Mais à force d’hésiter et d’attendre le moment idéal pour agir, le gouvernement du Québec risque de se faire doubler encore une fois : on sait que les stratèges fédéraux discutent à nouveau d’un éventuel programme de compensation pour les autres événements jusqu’ici commandités par les cigarettiers. Au bureau du ministre Allan Rock, on nous affirme qu’il n’y aura pas d’annonce à ce sujet cette semaine, mais les discussions ont bel et bien lieu.

D’ailleurs, selon des rumeurs que personne au fédéral n’accepte de confirmer mais qui semblent largement répandues tant à Ottawa qu’à Québec, on envisage même la possibilité d’un programme de commandites en faveur de l’unité canadienne!

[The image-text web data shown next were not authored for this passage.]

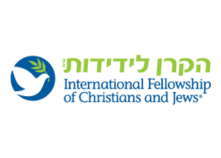 עיצוב ללא שם (21)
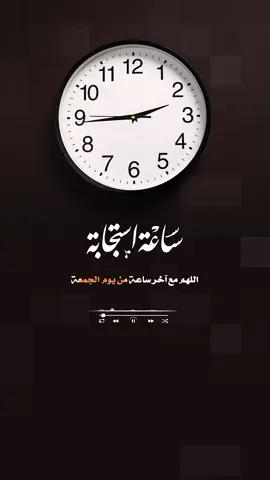 اللهم مع آخر ساعة من يوم الجمعة اللهم ارزقنا سروراً لا نرى معه حزن وسعادة لا يعكرها شقاء…. #دعاء #يوم_الجمعه 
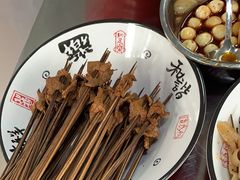 -舒记钵钵鸡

Le gouvernement péquiste serait mal placé pour critiquer cette hypothétique transformation d’une question de santé publique en enjeu référendaire et constitutionnel. Il se trouverait sans doute des gens pour lui rappeler qu’il a eu amplement de temps, entre son élection à l’automne 1994 et le dépôt d’un projet de loi fédéral en décembre 1996, pour exercer sa juridiction exclusive sur la santé et légiférer en vue de diminuer un peu l’impact négatif de la baisse des taxes sur les cigarettes.

La morale politique

À force de réfléchir à tous ces aspects tactiques, voire électoralistes, il ne faudrait pas escamoter l’essentiel dans ce dossier, c’est-à-dire le devoir moral d’agir contre le tabagisme.

On oublie trop souvent que le tabac tue. Pas de manière indirecte et difficilement chiffrable, comme le chômage qui diminue l’espérance de vie des chômeurs. Pas à la manière d’un de ces produits chimiques qu’on interdit parce que, à concentrations extrêmement élevées, il a provoqué chez des rats de laboratoire quelques cas d’un cancer rare. Le tabac tue plus de 10 000 Québécois par année. Avec une forte tendance à la hausse.

De plus, le tabagisme est une dépendance physiologique contractée à l’adolescence. Ce n’est pas un vice d’adulte, une habitude de vie qu’on arrive à corriger à 30 ou à 40 ans, comme le manque d’exercice ou l’excès de gras dans l’alimentation. Même après une crise cardiaque provoquée par leur tabagisme, bien des fumeurs ne parviennent toujours pas à renoncer à la nicotine.

Dans 40 ans, lorsque bon nombre des enfants d’aujourd’hui seront devenus les fumeurs malades de demain, on ne s’interrogera probablement pas longtemps sur les actions du gouvernement Bouchard en novembre 1997 qui ont fait baisser ou monter l’appui au PQ de 0,1 %. Mais il est fort possible qu’on se pose des questions sur l’irresponsabilité flagrante – ou la prévoyance exemplaire – dont témoignaient les décisions prises alors en matière de lutte au tabagisme.

L’autre façon de gouverner accorde-t-elle la priorité à la protection des vies humaines ou au chiffre d’affaires d’Imperial Tobacco? Nous le saurons bientôt.